Task objective - Can you repeat word for word the part that opens with the line containing "From these —" and closes with the line containing "which is uppermost?", both of those lines included?

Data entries

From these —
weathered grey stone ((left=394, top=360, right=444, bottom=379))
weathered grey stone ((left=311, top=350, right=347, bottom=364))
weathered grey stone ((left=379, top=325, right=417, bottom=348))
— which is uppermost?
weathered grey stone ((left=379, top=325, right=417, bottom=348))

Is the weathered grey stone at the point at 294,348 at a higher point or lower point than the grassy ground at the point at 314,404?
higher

==

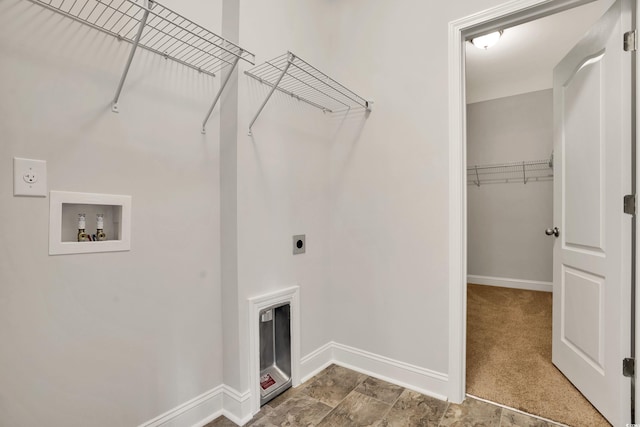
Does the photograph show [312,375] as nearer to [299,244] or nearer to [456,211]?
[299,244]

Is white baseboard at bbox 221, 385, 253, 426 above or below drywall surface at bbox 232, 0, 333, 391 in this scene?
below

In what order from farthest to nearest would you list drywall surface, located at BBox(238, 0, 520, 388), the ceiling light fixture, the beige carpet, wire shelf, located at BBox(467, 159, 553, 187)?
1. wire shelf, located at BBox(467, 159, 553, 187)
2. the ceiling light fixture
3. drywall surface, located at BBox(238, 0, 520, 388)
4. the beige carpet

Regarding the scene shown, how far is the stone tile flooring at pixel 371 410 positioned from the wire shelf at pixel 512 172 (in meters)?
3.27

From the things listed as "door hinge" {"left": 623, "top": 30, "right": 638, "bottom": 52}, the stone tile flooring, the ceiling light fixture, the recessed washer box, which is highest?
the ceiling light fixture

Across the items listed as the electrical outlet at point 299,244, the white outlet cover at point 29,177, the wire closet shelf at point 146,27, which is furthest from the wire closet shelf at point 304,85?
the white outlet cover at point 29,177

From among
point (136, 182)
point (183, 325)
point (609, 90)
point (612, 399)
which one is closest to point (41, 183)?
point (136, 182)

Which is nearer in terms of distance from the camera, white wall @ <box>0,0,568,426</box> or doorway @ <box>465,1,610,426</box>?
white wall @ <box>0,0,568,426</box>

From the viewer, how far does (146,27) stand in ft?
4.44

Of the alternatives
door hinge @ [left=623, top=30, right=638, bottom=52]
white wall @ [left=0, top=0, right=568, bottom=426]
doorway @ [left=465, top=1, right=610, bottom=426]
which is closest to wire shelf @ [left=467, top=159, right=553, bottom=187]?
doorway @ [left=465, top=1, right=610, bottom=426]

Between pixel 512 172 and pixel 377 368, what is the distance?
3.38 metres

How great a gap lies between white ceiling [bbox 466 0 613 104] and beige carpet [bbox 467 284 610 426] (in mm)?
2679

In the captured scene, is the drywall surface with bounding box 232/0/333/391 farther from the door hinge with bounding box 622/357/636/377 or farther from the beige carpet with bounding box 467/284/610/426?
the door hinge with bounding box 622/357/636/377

Output -
From these —
weathered grey stone ((left=394, top=360, right=444, bottom=379))
weathered grey stone ((left=311, top=350, right=347, bottom=364))
weathered grey stone ((left=379, top=325, right=417, bottom=348))
— which is uppermost?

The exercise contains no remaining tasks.